On Monday we brought you 35 insane costumes from around the world-- costumes so inexplicable and bizarre that if you actually wore one around for a night, you'd probably be greeted by one long, roving standing ovation.
What follows are 20 samples from the other end of the costume spectrum--good for inspiring a healthy mixture of douche-chills and rage. If you're wearing one of these, consider yourself warned: those guys aren't getting up from the bar to come over and shake your hand.
Aside from the "Would you like to buy some Bibles?" look on the model's face, it's the white leotards that seal the wearer's fate. Or possibly the little red dick-tie.
If you want to look like a Muslim Darth Vader, this costume is for you. Despite the claims in the picture, don't be surprised if women dressed like money do not approach you to withdraw cash from your wiener.
The early model Terminators were easily identifiable, since Skynet's files on what penises really look like were badly damaged in the initial attack.
Oh shit! It's Cain! Cain the Vampire Tyrant! And he's been playing the Nintendo with his power Glove!
This dude finally gets a modeling gig that has nothing to do with his biceps or his dreadlocks, so he improvises.
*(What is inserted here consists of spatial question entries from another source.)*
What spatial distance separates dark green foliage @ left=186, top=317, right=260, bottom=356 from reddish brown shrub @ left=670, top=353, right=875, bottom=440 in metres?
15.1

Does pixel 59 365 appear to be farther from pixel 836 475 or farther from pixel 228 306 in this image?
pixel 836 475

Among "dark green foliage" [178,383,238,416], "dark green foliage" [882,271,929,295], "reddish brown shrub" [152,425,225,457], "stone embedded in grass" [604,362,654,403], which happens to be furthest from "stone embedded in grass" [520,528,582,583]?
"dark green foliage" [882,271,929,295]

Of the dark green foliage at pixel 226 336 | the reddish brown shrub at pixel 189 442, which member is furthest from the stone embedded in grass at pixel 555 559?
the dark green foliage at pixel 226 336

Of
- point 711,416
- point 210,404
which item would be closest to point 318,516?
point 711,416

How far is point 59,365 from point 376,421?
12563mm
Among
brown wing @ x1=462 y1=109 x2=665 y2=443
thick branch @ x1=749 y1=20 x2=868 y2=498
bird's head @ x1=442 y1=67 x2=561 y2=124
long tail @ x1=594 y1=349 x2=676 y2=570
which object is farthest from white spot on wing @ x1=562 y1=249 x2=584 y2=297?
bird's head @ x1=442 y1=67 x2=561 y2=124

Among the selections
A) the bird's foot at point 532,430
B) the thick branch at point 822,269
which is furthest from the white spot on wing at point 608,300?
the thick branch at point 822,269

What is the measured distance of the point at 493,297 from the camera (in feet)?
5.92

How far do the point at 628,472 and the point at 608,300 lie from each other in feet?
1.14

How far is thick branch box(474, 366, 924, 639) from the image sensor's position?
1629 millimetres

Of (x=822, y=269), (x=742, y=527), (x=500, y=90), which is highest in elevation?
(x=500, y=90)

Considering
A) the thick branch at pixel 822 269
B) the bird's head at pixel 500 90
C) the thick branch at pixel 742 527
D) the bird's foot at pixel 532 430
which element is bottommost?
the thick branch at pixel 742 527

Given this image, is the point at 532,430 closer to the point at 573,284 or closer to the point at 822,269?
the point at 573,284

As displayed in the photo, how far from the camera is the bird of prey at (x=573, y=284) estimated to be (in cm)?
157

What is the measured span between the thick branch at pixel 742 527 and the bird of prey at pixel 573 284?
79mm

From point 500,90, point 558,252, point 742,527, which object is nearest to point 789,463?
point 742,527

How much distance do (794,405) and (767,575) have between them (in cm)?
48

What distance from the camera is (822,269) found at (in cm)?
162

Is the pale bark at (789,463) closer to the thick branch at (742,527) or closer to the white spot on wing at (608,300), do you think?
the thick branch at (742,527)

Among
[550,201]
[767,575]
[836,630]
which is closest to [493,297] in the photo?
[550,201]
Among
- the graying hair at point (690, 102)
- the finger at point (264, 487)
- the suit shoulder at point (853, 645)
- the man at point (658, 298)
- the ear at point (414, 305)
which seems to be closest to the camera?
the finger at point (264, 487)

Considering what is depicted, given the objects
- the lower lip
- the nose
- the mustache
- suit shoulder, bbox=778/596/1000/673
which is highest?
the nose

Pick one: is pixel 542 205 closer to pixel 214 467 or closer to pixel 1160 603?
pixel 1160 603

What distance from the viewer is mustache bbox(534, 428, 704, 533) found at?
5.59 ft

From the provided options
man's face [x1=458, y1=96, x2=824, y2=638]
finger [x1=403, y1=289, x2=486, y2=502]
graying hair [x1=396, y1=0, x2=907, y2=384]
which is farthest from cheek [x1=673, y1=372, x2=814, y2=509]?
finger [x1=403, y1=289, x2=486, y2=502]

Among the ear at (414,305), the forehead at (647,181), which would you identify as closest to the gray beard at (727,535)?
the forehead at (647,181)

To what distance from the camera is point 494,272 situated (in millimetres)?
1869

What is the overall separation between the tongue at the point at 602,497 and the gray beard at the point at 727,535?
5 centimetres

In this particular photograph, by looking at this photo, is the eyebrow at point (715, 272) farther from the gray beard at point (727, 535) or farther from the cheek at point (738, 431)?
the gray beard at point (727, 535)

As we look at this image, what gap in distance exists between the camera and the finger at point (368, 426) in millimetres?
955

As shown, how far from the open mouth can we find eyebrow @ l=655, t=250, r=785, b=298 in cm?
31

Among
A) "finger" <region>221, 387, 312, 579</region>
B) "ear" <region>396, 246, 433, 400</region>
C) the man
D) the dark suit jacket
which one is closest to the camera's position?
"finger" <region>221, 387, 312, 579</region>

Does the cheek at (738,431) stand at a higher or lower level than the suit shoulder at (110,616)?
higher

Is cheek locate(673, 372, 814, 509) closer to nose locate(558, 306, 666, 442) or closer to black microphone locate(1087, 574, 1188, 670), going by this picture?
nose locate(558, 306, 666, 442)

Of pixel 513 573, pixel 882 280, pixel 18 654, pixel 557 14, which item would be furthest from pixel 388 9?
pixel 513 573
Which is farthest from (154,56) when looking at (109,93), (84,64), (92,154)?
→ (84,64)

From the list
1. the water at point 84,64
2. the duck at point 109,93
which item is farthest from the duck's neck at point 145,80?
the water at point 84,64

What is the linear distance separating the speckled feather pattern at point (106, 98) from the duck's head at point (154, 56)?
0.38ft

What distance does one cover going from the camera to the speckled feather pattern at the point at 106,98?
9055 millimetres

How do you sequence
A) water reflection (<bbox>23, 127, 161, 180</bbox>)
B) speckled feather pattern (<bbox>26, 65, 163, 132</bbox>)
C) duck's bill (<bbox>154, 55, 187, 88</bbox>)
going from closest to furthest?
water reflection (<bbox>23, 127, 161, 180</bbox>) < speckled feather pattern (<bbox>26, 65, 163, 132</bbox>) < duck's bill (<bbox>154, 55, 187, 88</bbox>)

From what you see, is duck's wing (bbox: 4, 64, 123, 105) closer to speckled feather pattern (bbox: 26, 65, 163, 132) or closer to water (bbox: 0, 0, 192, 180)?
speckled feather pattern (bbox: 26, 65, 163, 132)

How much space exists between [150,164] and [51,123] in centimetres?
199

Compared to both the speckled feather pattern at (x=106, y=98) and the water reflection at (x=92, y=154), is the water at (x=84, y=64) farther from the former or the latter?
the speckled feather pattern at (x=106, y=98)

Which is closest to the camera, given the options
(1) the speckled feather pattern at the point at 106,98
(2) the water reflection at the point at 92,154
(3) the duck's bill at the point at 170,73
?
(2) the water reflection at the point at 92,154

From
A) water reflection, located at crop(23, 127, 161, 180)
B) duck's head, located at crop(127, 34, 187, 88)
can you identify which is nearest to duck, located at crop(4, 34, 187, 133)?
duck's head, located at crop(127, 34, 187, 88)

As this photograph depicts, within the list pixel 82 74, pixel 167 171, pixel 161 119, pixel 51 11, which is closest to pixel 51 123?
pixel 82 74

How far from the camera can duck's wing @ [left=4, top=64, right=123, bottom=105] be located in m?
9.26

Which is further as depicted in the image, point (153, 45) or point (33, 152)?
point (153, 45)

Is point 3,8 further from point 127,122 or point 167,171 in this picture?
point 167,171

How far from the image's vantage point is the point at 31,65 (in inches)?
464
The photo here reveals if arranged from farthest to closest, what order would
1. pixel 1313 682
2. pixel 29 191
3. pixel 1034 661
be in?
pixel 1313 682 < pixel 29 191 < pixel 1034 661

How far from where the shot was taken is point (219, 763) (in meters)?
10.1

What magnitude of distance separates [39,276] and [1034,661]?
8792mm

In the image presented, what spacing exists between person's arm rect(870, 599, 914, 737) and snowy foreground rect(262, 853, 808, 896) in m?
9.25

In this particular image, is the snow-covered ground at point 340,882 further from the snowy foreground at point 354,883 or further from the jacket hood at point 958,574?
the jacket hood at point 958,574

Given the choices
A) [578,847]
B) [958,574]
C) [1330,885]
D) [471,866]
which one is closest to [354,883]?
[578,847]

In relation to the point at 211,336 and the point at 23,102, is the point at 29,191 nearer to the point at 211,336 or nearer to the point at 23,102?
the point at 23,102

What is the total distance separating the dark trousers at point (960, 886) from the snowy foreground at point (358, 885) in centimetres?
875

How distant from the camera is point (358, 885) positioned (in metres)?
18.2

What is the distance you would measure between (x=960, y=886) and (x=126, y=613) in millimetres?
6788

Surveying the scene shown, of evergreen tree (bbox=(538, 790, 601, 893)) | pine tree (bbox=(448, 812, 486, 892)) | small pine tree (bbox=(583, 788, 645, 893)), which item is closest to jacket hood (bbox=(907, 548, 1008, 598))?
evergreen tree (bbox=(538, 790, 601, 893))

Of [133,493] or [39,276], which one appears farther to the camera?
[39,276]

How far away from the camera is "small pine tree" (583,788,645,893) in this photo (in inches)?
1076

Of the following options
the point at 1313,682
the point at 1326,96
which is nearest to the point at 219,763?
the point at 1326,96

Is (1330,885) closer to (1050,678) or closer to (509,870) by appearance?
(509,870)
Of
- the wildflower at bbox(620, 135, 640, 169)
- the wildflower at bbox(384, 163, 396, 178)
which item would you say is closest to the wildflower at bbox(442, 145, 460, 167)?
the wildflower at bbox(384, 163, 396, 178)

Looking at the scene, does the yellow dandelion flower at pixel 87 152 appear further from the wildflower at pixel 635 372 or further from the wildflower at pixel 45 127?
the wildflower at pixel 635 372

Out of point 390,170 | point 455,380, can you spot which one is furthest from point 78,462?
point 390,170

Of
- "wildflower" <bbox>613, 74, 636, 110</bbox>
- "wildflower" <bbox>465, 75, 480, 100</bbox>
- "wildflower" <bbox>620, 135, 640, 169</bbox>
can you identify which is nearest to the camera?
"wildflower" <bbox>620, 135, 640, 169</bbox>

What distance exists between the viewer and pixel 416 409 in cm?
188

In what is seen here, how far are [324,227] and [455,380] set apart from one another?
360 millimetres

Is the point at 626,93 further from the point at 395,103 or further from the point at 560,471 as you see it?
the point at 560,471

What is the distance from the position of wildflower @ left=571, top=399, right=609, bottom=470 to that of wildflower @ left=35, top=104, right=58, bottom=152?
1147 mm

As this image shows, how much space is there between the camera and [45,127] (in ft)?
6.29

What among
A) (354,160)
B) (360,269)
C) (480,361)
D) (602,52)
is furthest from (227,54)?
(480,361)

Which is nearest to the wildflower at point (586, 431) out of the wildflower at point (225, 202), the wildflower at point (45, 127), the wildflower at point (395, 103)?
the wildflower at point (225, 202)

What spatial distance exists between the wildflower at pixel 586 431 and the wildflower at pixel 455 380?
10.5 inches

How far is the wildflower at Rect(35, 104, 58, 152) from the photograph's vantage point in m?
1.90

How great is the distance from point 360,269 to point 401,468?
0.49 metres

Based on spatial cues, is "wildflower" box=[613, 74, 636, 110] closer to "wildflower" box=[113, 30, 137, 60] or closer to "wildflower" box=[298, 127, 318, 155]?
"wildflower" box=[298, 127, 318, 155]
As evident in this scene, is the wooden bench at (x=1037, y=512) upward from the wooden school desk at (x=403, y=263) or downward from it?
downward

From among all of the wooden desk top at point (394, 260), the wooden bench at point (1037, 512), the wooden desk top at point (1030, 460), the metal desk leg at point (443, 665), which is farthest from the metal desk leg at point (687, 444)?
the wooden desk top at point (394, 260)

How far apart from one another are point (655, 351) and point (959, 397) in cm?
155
The woman is sad because she knows the inevitable attempt to "unlock" here will cause her entrails to go flying out of her lower back, a gruesome and undignified death via impalement on a wacky costume.
This lacks the sexual connotations of the lock and key outfit above, but we can't figure out if that makes the costume more sad or less. At least aliens won't be able to read their thoughts.
Oh, we get it. "Hung" as in hung like a horse. Like, you have a big penis. And you convey this by... attaching a stuffed horse's head to your groin? With a hangman's noose? This costume's designer has many a dead hooker in his basement.
We can think of two people off the top of our heads who haven't seen this movie: the guy who designed this costume and the guy wearing it.
We know. We can see it. And the children can see it. Warning: This costume is illegal in 48 states.
Just because he is wearing a hat and carrying frankincense does not mean this is not a Geisha Girl costume.